Nous grandissons dans les grandes souffrances. L’homme a cette capacité à transformer une expérience très douloureuse en une source d’inspiration. Nous assistons tous les jours de notre position de soignants à ces ressources que les personnes mobilisent dans la maladie. Comment la culpabilité peut ronger et détruire le combat d’un malade. Et il en est de même pour nous.
Ce que je veux dire c’est que si parfois votre comportement ou vos mots ont pu blesser quelqu’un, pensez que peut-être il en ferra quelque chose et il grandira. Il a lui aussi le choix d’agir ou de rester passif.
Cela ne sert à rien de culpabiliser si l’on peut identifier ensuite que ce que l’on a dit peut faire évoluer la personne. Il ne s’agit pas de blesser volontairement, mais de regarder les choses différemment.
Cela vous évitera des tas de croyances qui vous limitent en permanences et vous fait culpabiliser de ne pas avoir respecter telle ou telle croyances …
Vous savez maintenant que vous me suivez depuis quelque temps combien je vous invite à changer le regard que vous portez sur les choses qui vous entourent et sur vos difficultés.
Parce que tout est une histoire de rapport de force. Dans la vie, il y a des moments où nous nous sentons vraiment très nul, et d’autres ou l’on se sent vraiment très fort. Dans l’un comme dans l’autre, l’excès amènera la culpabilité. Soit parce qu’on en a fait trop, et que ça nuit à l’autre, soit parce que l’on n’a pas fait assez et qu’on aurez pu faire plus.
C’est important de cultiver l’humilité, car elle aide à ne pas culpabiliser. Lorsque l’on se sent trop fort, on peut avoir des actes qui vont blesser ou bousculer et vous amener à culpabiliser ensuite. Lorsque l’on se sent trop nul, on culpabilisera de ne pas être assez fort.
Donc l’excès est dangereux, et je vous invite à vous accepter comme vous êtes, à vous envoyer de l’amour et vous dire que c’est OK, que la prochaine fois vous ferez autrement, mais que ce n’est pas la peine de CULPABILISER. Personne n’est parfait je vous le rappelle.
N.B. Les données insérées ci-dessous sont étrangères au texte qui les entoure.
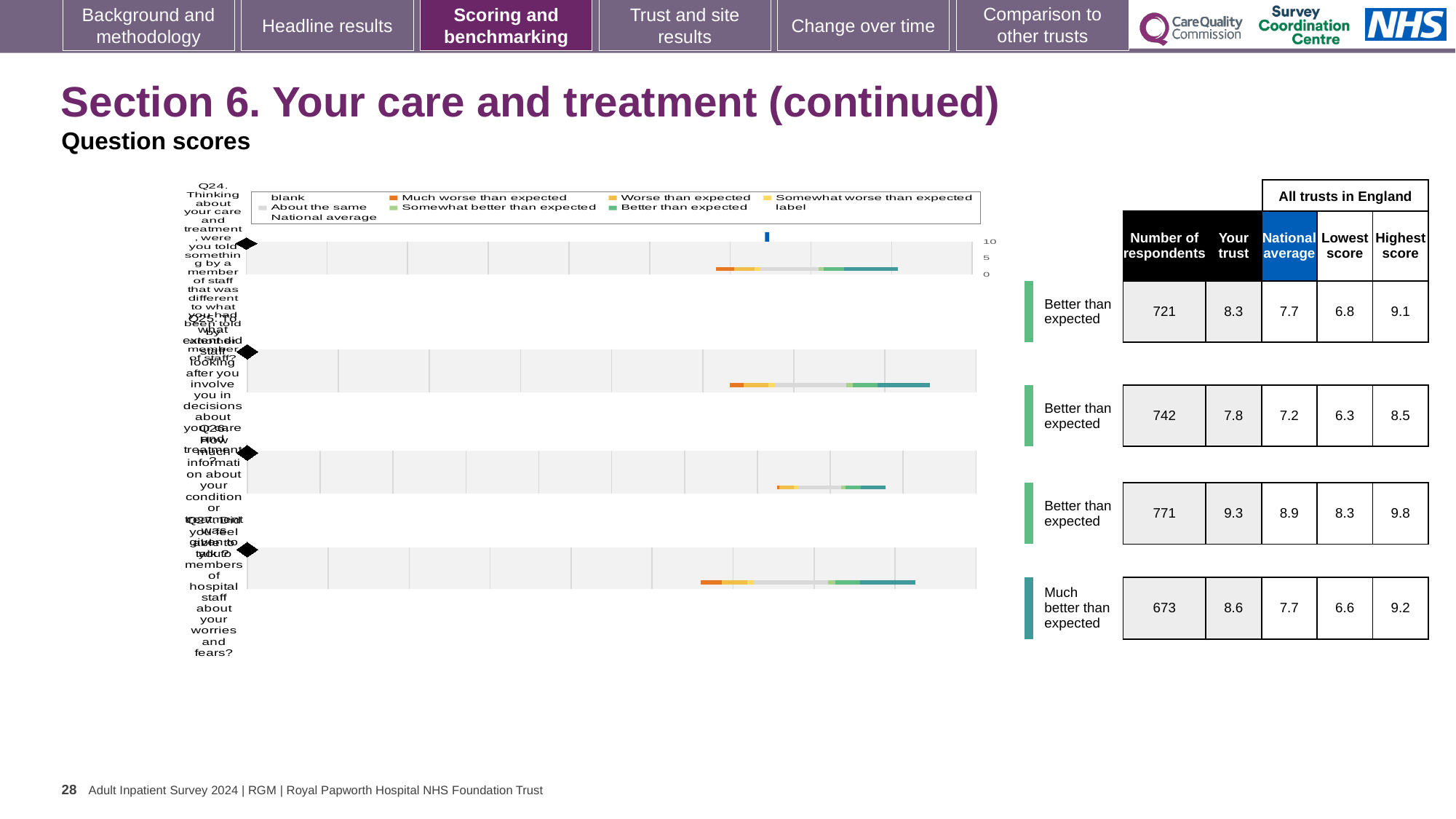
For the first row (Q24), what is the difference between the 'Your trust' score and the national average? 0.6 For the first row (Q24), what is the 'Your trust' score? 8.3 For the fourth row (Q27), what is the lowest score among all trusts in England? 6.6 What benchmark category is shown for the fourth row (Q27)? Much better than expected How many entries does the legend at the top of the charts list? 9 Which question row has the fewest respondents? Q27 (673) How many question rows (charts) are shown on the slide? 4 Which question row has the highest 'Your trust' score? Q26 (9.3) For the first row (Q24), what is the number of respondents shown in the table? 721 What kind of chart is used for each question row on the slide? bar chart For the third row (Q26), what is the highest score among all trusts in England? 9.8 For the second row (Q25), what is the national average score? 7.2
La culpabilité ronge, épuise, dévalorise et surtout vous emmène à vous détruire. Il vous faut trouver l’autre chemin, celui qui vous permettra de comprendre pourquoi vous avez fait ceci ou cela. Quelle intention positive avez-vous derrière ?
Quand je parle de la maltraitante institutionnelle lorsque je donne des cours, je dis souvent que c’est le résultat d’un empilement de bonnes intentions, qui finissent par violenter plutôt que de prendre soin. Si vous réfléchissez bien, chaque professionnel fait une chose en pensant que cela sera bien pour l’autre : un protocole, un ordre, une action, une organisation, une mesure, une lettre de service….
Alors plutôt de culpabiliser quand on réalise que cela a nui à quelqu’un plutôt que de l’aider, posons-nous la question de l’intention qu’il y avait derrière. Quelle était notre intention au départ ? …. Oui c’est bien ça, vous avez trouvé, l’intention de départ était une BONNE intention. Il n’y a donc plus qu’à trouver un autre chemin pour atteindre cette intention.
Si je résume :
~ La culpabilité nous en ressentons tous et c’est OK
~ Prenez de la distance avec les codes et les normes sociétales et professionnelles.
~ Passez à l’action, ne rester pas là à ruminer. Passer de responsable à victime.
~ Comment pourrais-je faire mieux la prochaine fois ? Mon erreur me permet de devenir meilleur et de progresser, de gagner en expérience.
~ Envoyez vous de l’amour, aimez vous et focalisez vous sur les intentions positives qui vous ont poussé à passer à l’action.
Vous êtes tellement plus grand que votre corps !!!